* _PROBLEM DESCRIPTION_
In the listing below, locate the line with "Crayon Yeux BOURJOIS" and the line with "Best Total Wedding Plaza", then output both and everything between them exactly, minus any pictures.
----- RECORDS FOR PROCESSING -----
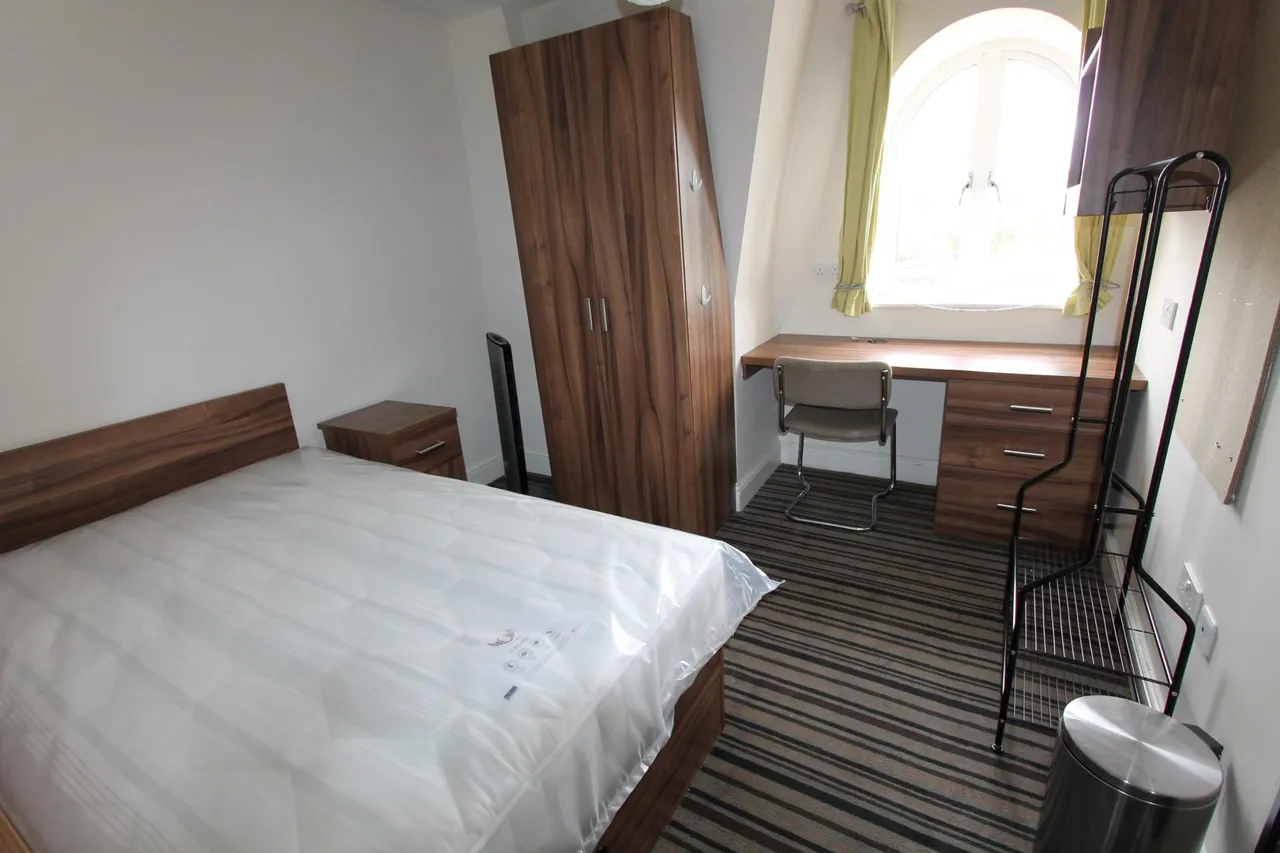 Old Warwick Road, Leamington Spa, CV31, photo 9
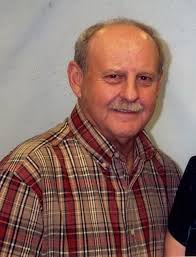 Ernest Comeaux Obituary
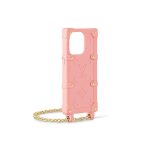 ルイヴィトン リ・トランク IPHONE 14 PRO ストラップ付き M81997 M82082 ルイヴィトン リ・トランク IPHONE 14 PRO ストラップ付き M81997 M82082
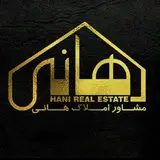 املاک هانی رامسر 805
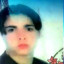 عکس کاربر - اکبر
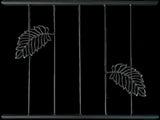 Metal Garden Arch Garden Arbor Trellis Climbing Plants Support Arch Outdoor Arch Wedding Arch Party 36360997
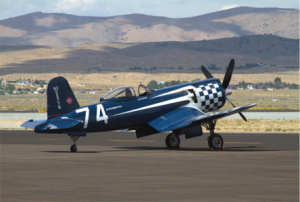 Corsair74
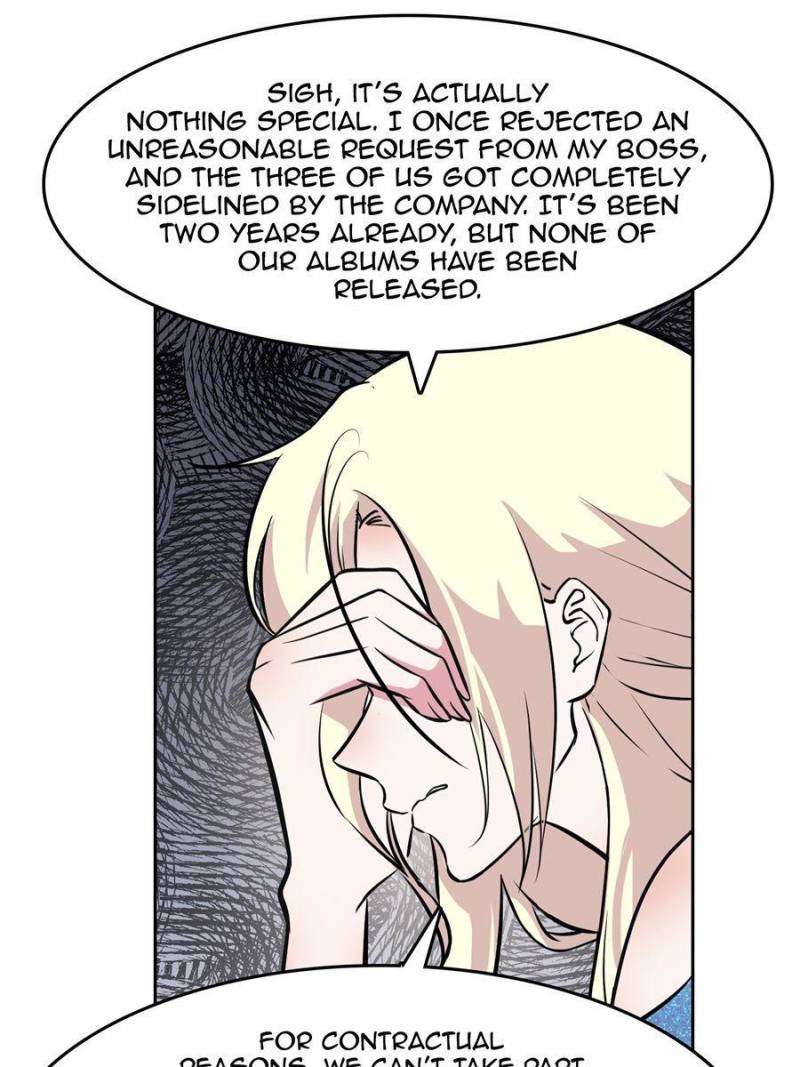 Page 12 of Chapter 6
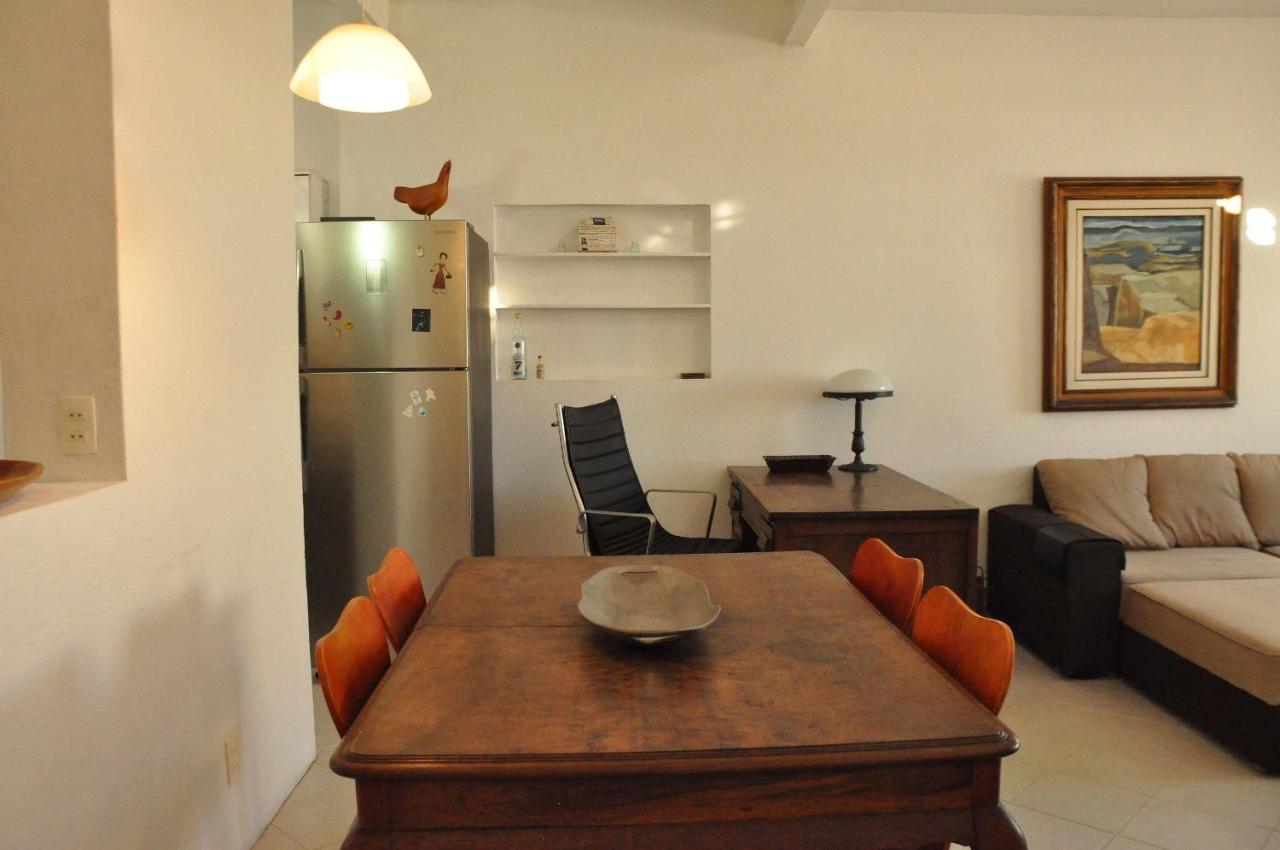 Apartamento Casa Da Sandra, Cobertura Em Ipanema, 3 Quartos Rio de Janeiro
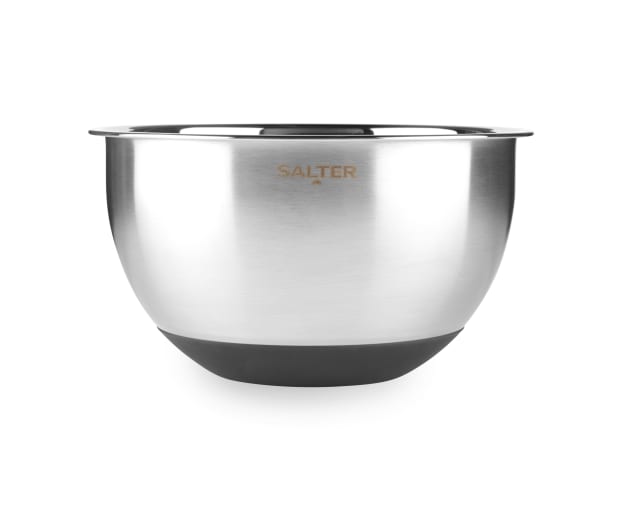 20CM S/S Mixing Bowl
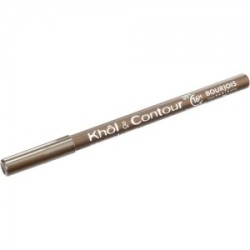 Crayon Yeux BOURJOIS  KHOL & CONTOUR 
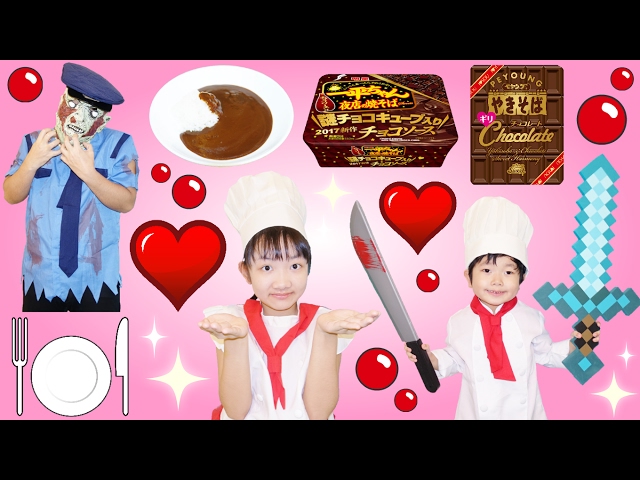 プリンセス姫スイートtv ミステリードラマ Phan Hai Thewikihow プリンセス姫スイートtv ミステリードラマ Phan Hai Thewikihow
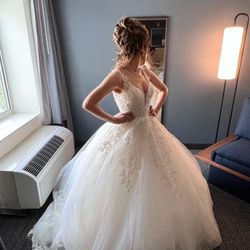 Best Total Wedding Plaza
-----
----- RECORDS FOR PROCESSING -----
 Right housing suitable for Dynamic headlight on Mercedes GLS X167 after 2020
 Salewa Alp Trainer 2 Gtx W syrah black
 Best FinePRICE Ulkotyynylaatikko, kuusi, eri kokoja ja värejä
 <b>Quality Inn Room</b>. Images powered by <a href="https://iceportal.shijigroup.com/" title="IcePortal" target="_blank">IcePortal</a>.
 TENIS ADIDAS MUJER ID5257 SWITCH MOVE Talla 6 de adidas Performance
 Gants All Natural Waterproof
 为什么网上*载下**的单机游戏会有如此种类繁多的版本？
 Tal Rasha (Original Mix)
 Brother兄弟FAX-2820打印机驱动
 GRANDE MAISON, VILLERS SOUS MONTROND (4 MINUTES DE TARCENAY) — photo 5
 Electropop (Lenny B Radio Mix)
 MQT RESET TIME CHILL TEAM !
-----
* _ANSWER BOX_
 Crayon Yeux BOURJOIS  KHOL & CONTOUR 
 プリンセス姫スイートtv ミステリードラマ Phan Hai Thewikihow プリンセス姫スイートtv ミステリードラマ Phan Hai Thewikihow
 Best Total Wedding Plaza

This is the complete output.